= Beginning of Section =

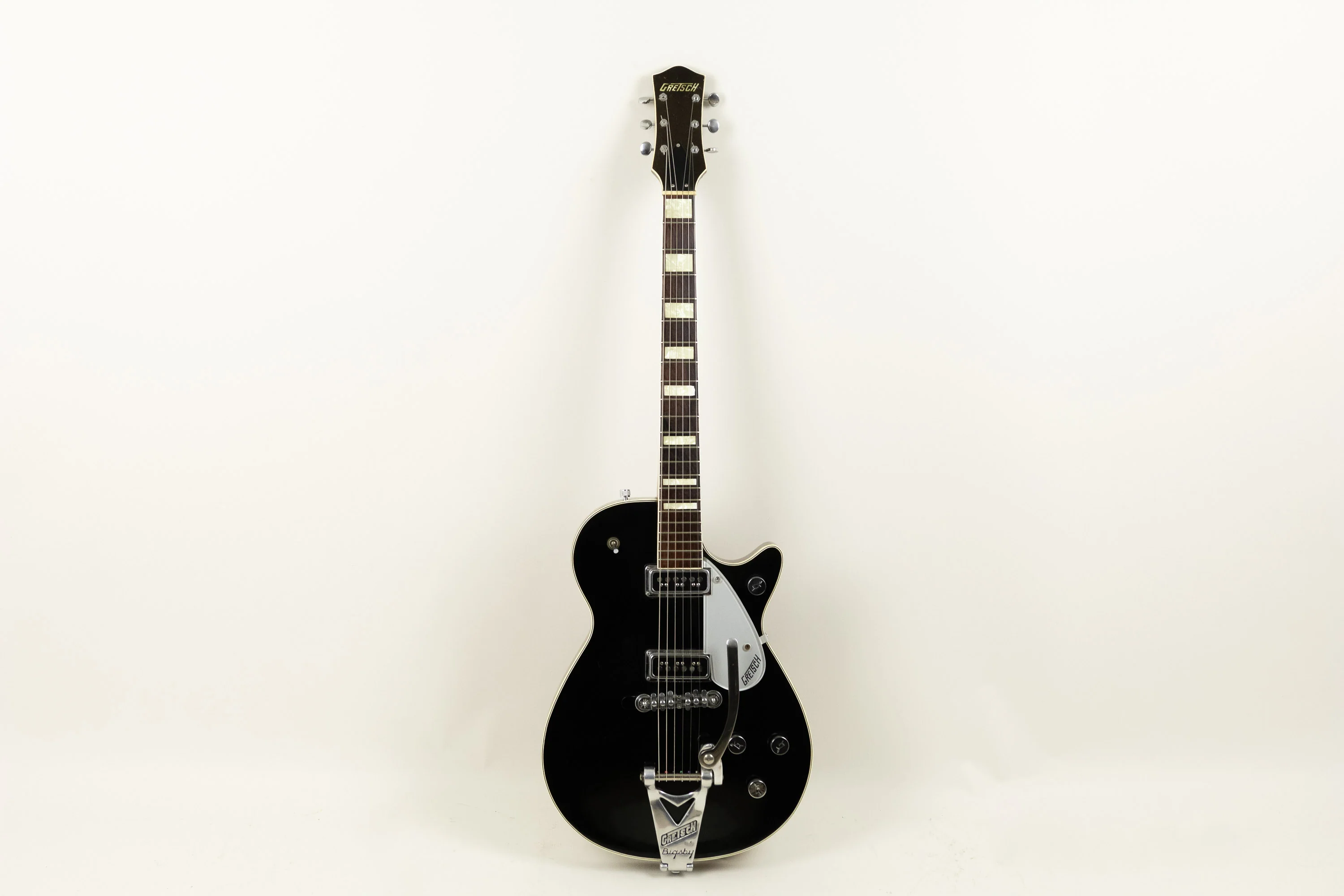1956 Gretsch 6128 Duo Jet, Black - Image 7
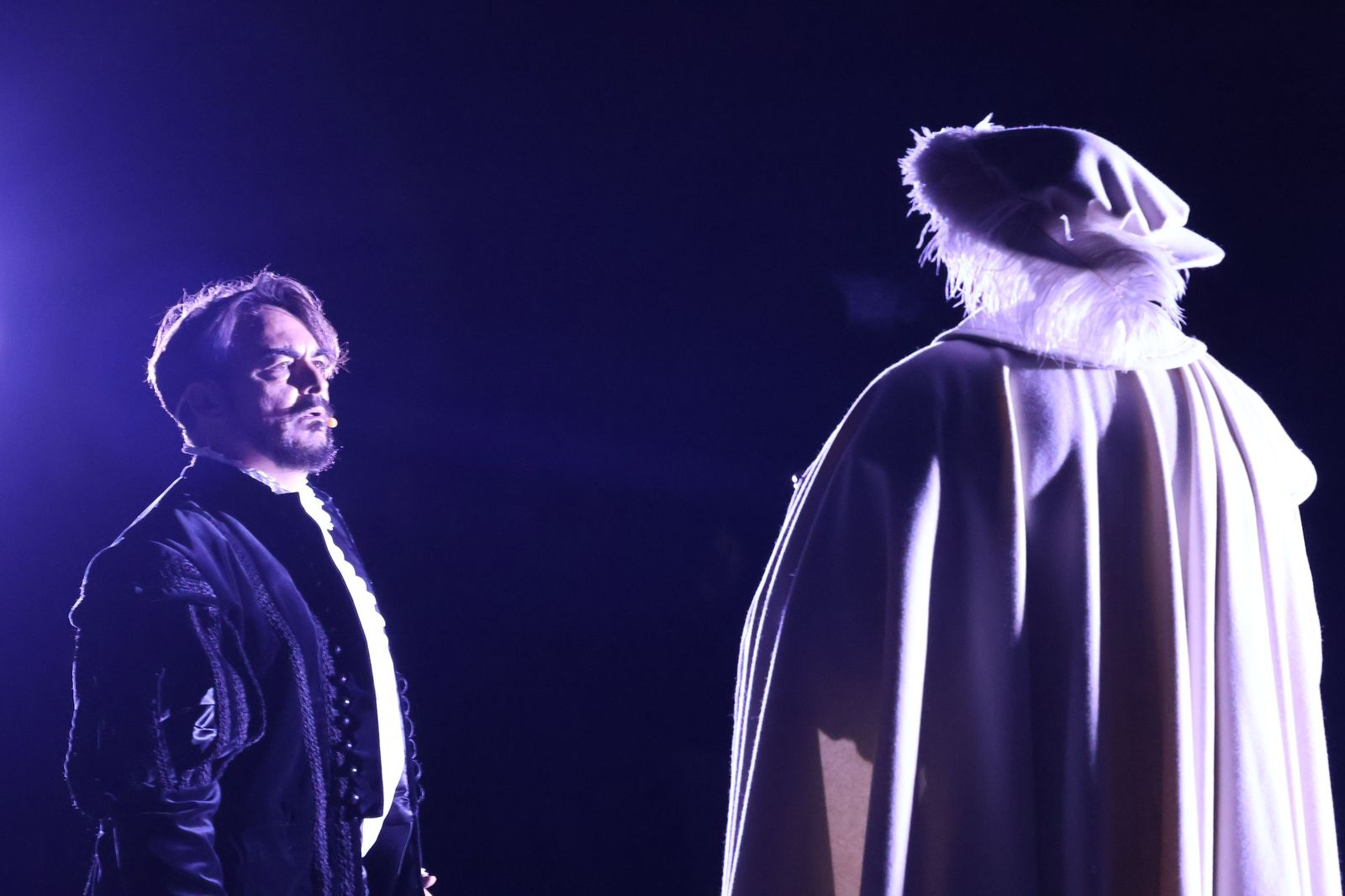 GALERÍA | Don Juan Tenorio cierra temporada en el Cementerio de San Atilano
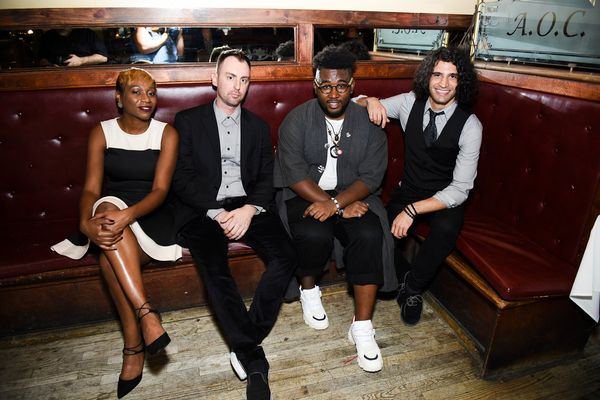 Michelle Marie Osbourne, Sean Dizon, Tariq Al-Sabir, and Josh Quat Photo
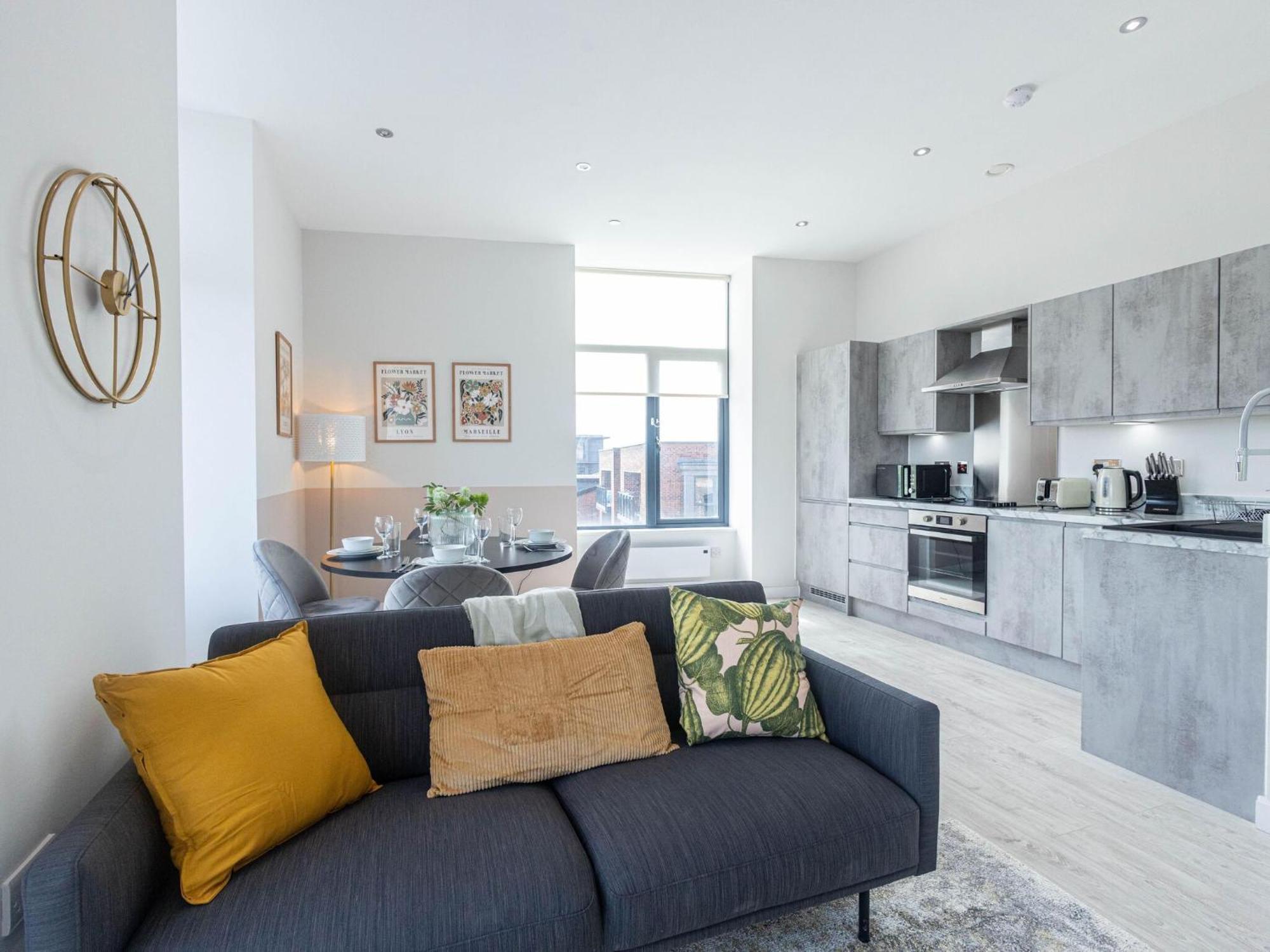 Leeds Haven Niche 1 2 Bedroom Apartments With Cityscape Views By Belvilla Εξωτερικό φωτογραφία
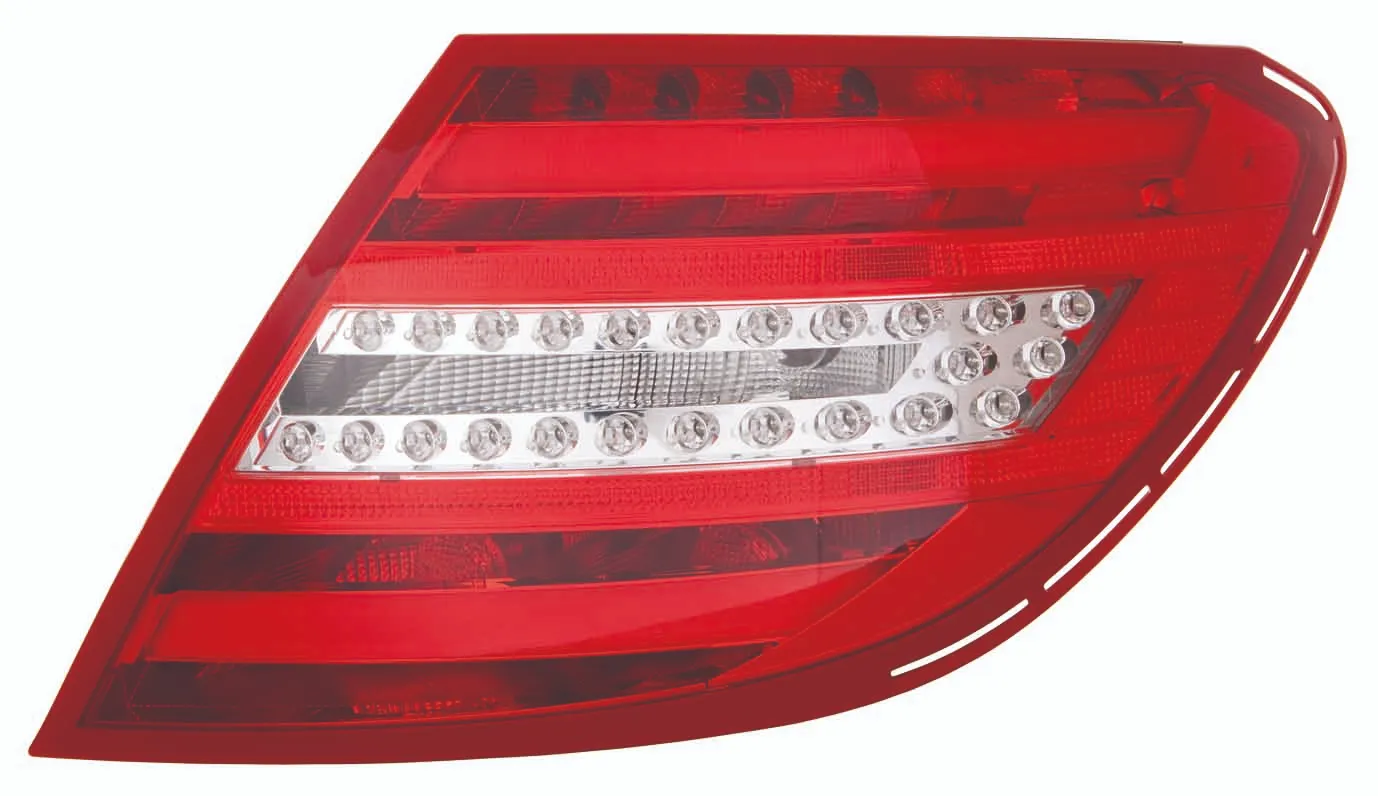 Mercedes C250/C300/C350/C63 AMG Tail Lamp Driver Side LED TYPE Coupe/sdn High Quality 2012-2015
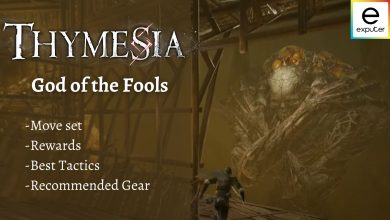 how to beat God of the Fools in Thymesia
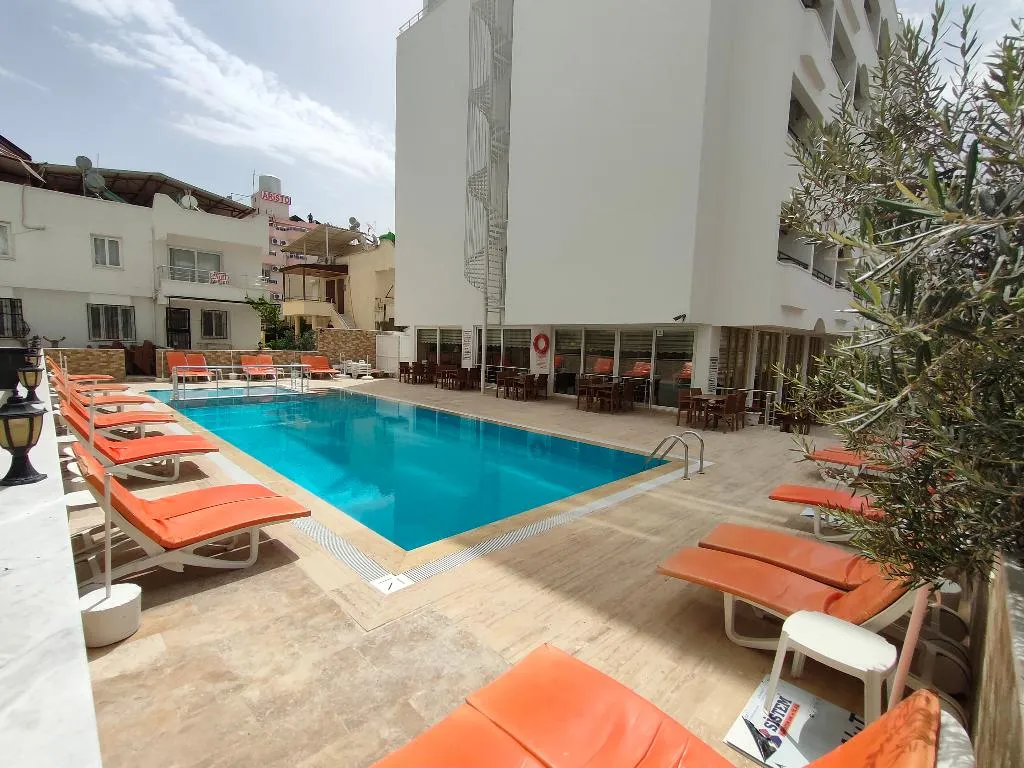 Terrace, Altinersan Otel, Bodrum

= End of Section =

EXERCISE PROMPT: Extract the text of all seven entries above, one per line, reproducing each verbatim in its original order. Leave out the pictures.

ANSWER FOR THIS EXERCISE:
1956 Gretsch 6128 Duo Jet, Black - Image 7
 GALERÍA | Don Juan Tenorio cierra temporada en el Cementerio de San Atilano
 Michelle Marie Osbourne, Sean Dizon, Tariq Al-Sabir, and Josh Quat Photo
 Leeds Haven Niche 1 2 Bedroom Apartments With Cityscape Views By Belvilla Εξωτερικό φωτογραφία
 Mercedes C250/C300/C350/C63 AMG Tail Lamp Driver Side LED TYPE Coupe/sdn High Quality 2012-2015
 how to beat God of the Fools in Thymesia
 Terrace, Altinersan Otel, Bodrum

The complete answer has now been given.